そうなって不思議のない光景が、彼女たちの目の前にあったのである。
床から突き出た、巨大な無数の試験管。
液体の中に、浮かんでいるのは、
脳味噌であり、
臓器であり、
眼球、
手足、
口、
子宮、
外陰部、
耳、
髪の毛、
心臓、
骨、
舌、
乳房、
筋肉、
このようなものを目の当たりにしたならば、まともな神経の持ち主ならば誰でも吐き気を催すだろう。
それらから放たれているものかは分からないが、室内にはねっとりとした異臭が漂っている。
臓器のデパート。
それだけで充分に異様だというのに、壁に掛けられているトナカイの首や、書道のタペストリー、燭台、といった客人接待を思わせる調度品の数々。
百歩譲って必要な実験をしているだとしても、普通、誰がこんなところを接待の場に選ぶ?
アサキは、不快と憤りとで頭がぐちゃぐちゃになりそうだった。
狂気すら感じられる、悪趣味極まりない部屋だ。
趣味でないなら、単なる非人道的。
いずれにせよ、批難されて仕方のない部屋である。
「酷いのう……」
治奈が、小さく唇を動かした。
声に出すつもりはなかったのかも知れないが、部屋があまりにも静かであるため、はっきり聞こえた。
「そうだね」
聞こえた手前、アサキは返した。
返しはしたけれども、正直、それどころではなかった。
込み上げる吐き気以上に、気持ちがムカムカして仕方なかったのである。
こんなことをしている、させている、至垂徳柳に対して。
なんの研究だか知らないけど。
酷過ぎるよ……
この脳だって、こうしているんだから、生きているのだろう。
五感がないのに意識だけはあるだなんて。あまりに残酷だ。
それとも、死んでいる?
誰かの死体?
それとも、無からここで作り出された、とか……
いずれにしても、許されるものじゃないだろう。
裁きを受けるべきものだろう。
もしもこの脳に意識があるものならば、なんとか助けてあげたい、せめて解放してあげたいけれど、でも、ごめん、それは後だ。
行かないと。
早く、すべてを終わらせないと。
少し歩調を速めるアサキであるが、突然、
どん、
と胸が大きく鼓動した。
ふらり、ぐらり、よろけて、苦しそうに胸を押さえた。
「どがいした? アサキちゃん」
「なんでも、ないよ。急ごう」
硬い笑みを、アサキは浮かべた。
なんでもなくは、なかった。
襲い掛かる不安心で、胸は一杯だった。
この部屋での記憶が蘇りそうになっていることが原因である。
最初は、ここも見たような気がするなという程度であったのだが、不意に胸が高鳴り、どっと不安が襲ってきたのだ。

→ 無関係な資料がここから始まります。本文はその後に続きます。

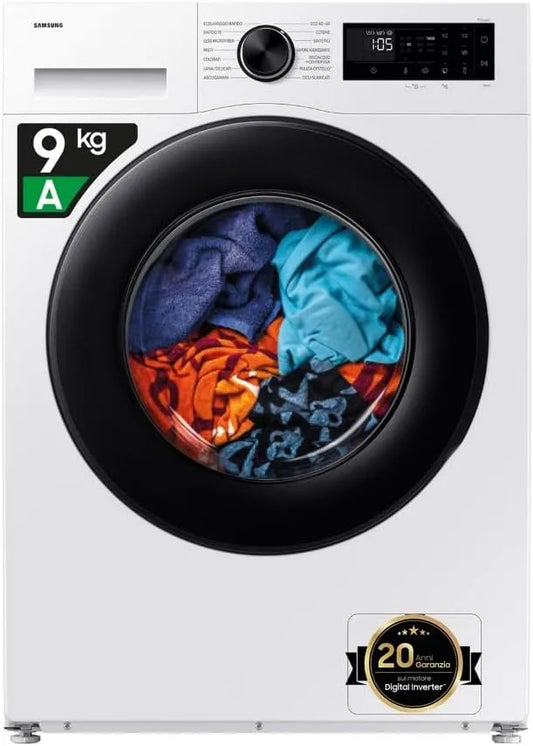 Samsung WW90DG5G34AEET 85h Lavatrice, 60 L, 9 kg, libera installazione, Wi-Fi, tecnologia AI Ecobubble, vapore, stretto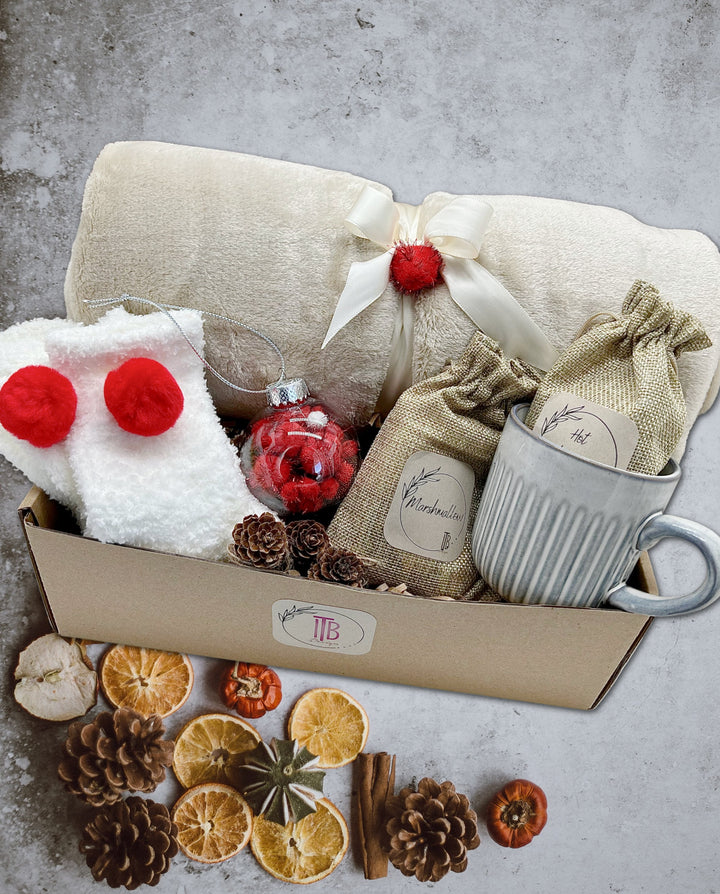 Cozy Blanket Gift Box Christmas Gifts Boxes Gift Box for Women Housewarming Gift Box Hygge Gift Box With Blanket Self Care Gift Basket - In The Bag Design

思い出そうとすれば、この部屋での記憶をはっきりと思い出せるのかも知れない。
でも、そんな暇はないんだと自分にいい聞かせて、アサキは進み続ける。
いいわけである。
思い出さないのは、暇がないからではない。
思い出したくないだけだ。
実は、そう自分でも分かっていた。
分かっていたからこそ、ますます自分の心を偽って、アサキは目眩にふらふらしながらも、早足でこの部屋を抜けようとする。
「待って、アサキちゃん」
追い掛けて治奈が肩を並べた。
すぐに、この実験室だか接待部屋だかの反対端に着いて、今度はアサキがタッチセンサーに手を翳した。
左右開きの巨大な扉が、やはりほとんど音も立てず開いた。
至垂徳柳の姿が、そこにはあった。
開いた扉の向こう側、なんにもないがらんとした大きな部屋の中央に、スーツ姿で立っており、楽しげな顔でアサキたちを見ていた。